# EXTRACTED DATA
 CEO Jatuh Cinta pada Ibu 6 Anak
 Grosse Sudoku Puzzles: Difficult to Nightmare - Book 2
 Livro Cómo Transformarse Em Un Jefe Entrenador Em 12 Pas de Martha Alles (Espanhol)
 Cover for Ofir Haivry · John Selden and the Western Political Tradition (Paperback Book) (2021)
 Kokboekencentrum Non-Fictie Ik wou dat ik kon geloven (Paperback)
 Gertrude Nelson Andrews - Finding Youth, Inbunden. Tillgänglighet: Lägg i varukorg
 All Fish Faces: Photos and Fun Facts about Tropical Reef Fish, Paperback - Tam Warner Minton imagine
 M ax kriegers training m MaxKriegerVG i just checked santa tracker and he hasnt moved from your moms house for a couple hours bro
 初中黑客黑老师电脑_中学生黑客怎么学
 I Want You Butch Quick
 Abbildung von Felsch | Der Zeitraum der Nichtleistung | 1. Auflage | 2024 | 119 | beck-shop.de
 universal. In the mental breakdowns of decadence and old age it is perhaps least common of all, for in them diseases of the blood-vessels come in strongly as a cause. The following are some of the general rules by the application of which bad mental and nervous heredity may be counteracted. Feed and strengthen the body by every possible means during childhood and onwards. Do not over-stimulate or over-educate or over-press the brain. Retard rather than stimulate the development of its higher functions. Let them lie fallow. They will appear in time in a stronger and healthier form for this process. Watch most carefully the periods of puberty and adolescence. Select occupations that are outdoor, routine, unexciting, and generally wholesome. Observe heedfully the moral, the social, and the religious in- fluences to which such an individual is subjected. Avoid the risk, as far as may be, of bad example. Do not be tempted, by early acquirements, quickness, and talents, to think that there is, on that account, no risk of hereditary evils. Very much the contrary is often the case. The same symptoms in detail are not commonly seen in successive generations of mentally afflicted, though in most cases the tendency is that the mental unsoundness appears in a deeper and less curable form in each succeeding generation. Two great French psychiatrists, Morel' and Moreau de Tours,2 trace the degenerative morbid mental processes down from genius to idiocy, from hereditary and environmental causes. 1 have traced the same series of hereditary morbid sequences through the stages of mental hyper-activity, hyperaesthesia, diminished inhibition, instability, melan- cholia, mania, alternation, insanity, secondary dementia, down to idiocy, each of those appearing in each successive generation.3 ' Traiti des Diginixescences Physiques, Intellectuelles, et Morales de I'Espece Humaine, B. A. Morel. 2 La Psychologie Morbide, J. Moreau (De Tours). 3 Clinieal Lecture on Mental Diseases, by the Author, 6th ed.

# WORK ITEM
An exact copy of the lines above, from the one containing "初中黑客黑老师电脑_中学生黑客怎么学" through the one containing "Abbildung von Felsch", is the whole of the answer.

# ANSWER BELOW
 初中黑客黑老师电脑_中学生黑客怎么学
 I Want You Butch Quick
 Abbildung von Felsch | Der Zeitraum der Nichtleistung | 1. Auflage | 2024 | 119 | beck-shop.de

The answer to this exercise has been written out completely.